A violência obstetrícia em debate no Brasil

Enviada em 22/10/2020

O parto é um evento fisiológico e social que vai além de uma ocorrência médica. O parto humanizado considera os aspectos emocionais, humanos e culturais envolvido no processo de gestação e nascimento. Entretanto, o número alarmante de casos relacionados à maus-tratos durante o trabalho de parto no Brasil é um problema que atinge todas as classes sociais causando danos por toda uma vida. Nesse contexto, é necessário que medidas sejam tomadas pelas autoridades competentes para resolver a questão da violência obstétrica que é motivado, não só pela falta de ações governamentais, mas também pela falta de ativismo da sociedade.
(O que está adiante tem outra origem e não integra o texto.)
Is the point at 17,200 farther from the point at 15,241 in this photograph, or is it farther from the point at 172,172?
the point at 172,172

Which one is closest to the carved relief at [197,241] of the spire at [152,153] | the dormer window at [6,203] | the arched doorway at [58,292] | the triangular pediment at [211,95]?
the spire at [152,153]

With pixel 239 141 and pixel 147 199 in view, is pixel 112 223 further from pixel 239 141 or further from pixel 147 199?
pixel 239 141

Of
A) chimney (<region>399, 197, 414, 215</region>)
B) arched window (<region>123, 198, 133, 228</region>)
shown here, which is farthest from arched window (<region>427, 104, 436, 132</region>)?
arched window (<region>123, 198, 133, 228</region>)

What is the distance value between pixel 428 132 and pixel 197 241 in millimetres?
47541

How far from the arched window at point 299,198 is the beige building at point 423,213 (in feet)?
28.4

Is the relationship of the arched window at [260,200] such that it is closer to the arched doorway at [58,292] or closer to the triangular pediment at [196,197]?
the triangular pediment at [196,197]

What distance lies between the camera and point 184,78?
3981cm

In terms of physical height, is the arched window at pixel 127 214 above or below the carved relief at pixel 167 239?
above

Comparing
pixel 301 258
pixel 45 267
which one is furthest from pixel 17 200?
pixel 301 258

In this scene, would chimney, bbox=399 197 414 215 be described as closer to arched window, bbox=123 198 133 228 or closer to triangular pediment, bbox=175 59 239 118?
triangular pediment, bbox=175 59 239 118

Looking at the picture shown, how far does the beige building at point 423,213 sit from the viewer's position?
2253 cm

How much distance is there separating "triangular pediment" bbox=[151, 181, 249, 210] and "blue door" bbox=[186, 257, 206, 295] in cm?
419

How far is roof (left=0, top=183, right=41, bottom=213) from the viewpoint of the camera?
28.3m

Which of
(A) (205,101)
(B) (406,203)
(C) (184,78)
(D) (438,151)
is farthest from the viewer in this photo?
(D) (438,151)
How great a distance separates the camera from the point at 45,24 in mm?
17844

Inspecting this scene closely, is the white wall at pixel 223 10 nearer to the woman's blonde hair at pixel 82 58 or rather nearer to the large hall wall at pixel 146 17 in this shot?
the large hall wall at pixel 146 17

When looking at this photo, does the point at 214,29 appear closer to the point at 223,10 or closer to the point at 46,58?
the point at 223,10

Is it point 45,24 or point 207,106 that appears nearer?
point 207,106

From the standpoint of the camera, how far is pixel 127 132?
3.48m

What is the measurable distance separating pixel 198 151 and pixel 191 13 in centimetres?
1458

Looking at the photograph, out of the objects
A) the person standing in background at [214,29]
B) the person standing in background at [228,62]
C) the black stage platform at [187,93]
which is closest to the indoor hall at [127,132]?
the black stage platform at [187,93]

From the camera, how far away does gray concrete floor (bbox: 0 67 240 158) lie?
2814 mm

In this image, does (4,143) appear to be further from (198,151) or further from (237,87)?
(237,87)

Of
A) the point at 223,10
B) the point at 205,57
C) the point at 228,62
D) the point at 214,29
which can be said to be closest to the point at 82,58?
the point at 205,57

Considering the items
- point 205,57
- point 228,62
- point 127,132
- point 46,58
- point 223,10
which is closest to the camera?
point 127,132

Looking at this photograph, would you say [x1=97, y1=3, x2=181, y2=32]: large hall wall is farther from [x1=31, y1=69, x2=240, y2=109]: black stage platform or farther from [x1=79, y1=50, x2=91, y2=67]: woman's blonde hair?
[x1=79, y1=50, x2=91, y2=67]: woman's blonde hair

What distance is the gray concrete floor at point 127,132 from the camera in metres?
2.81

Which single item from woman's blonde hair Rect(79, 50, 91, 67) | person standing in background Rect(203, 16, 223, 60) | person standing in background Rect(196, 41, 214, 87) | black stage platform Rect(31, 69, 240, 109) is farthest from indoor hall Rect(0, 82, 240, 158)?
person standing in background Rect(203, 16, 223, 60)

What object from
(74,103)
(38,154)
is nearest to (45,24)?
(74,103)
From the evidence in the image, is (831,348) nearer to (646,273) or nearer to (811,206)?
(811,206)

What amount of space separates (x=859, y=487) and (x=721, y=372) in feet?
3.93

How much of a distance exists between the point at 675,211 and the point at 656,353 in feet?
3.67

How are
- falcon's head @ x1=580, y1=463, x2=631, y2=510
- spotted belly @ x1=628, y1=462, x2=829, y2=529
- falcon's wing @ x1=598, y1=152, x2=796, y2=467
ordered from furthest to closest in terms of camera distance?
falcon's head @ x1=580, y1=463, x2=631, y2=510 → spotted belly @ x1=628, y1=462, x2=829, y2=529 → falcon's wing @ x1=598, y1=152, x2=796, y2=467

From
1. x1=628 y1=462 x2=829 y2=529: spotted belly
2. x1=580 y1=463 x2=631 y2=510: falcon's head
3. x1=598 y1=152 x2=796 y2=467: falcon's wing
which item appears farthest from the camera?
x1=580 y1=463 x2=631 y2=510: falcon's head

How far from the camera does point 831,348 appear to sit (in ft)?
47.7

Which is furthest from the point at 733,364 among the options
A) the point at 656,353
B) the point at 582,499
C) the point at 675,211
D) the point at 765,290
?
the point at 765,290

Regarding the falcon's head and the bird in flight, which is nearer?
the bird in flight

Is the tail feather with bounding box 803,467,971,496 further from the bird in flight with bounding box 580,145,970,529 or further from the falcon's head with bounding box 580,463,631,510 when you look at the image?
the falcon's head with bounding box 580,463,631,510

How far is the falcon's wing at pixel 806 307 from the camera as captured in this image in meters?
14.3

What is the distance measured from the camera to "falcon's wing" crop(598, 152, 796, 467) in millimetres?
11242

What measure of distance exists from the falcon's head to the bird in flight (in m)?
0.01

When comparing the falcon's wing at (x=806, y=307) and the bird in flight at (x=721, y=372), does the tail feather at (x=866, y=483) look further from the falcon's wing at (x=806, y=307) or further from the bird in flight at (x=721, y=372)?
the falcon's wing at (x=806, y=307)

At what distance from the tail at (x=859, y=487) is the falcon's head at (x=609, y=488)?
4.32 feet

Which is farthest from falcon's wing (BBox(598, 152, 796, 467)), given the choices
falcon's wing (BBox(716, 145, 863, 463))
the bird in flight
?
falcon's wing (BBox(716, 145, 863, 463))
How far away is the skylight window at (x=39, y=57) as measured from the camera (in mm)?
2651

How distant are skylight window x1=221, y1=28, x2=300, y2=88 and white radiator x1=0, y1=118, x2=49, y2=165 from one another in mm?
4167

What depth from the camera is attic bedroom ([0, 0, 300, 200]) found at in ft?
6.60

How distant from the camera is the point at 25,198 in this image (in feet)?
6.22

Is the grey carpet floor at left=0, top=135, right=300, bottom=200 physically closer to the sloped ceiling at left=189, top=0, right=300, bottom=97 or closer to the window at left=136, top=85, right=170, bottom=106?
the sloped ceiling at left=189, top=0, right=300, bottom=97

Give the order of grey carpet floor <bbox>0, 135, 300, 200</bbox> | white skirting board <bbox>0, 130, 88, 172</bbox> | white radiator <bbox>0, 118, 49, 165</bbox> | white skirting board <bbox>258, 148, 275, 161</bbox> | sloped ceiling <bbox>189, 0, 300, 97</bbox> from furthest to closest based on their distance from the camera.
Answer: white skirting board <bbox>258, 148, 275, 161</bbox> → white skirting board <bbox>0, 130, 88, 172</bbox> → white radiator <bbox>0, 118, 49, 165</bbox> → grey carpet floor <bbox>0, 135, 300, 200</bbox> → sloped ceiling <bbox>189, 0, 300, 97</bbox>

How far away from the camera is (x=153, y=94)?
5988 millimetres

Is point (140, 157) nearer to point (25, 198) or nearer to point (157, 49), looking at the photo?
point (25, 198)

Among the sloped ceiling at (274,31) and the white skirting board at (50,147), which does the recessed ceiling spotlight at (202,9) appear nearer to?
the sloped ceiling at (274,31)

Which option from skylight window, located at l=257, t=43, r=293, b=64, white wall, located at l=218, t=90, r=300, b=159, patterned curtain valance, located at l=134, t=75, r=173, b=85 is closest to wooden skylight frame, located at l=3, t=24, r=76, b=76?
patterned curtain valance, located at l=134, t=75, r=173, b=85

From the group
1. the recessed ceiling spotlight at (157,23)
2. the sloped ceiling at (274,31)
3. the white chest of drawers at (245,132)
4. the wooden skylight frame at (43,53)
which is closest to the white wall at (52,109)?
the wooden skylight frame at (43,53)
De início, convém ressaltar que a negligência do estado é um fator determinante do problema. Nesse sentido, segundo o Contrato Social - proposto pelo contratualista John Locke - cabe ao Estado fornecer medidas que garantam o bem-estar coletivo. Neste viés, o fenômeno evidenciado por Locke não se mostra presente na sociedade brasileira se manifestando na forma de impunidade aos profissionais como médicos, enfermeiros, parteiras e técnicos, por exemplo, envolvidos na violência que ocorre constantemente na sala de parto e pós-parto. Logo, enquanto a falta de punição se não tiver, o País será obrigada a conviver com um dos mais graves obstáculos para as parturientes: o constrangimento e a intimação durante o trabalho de parto.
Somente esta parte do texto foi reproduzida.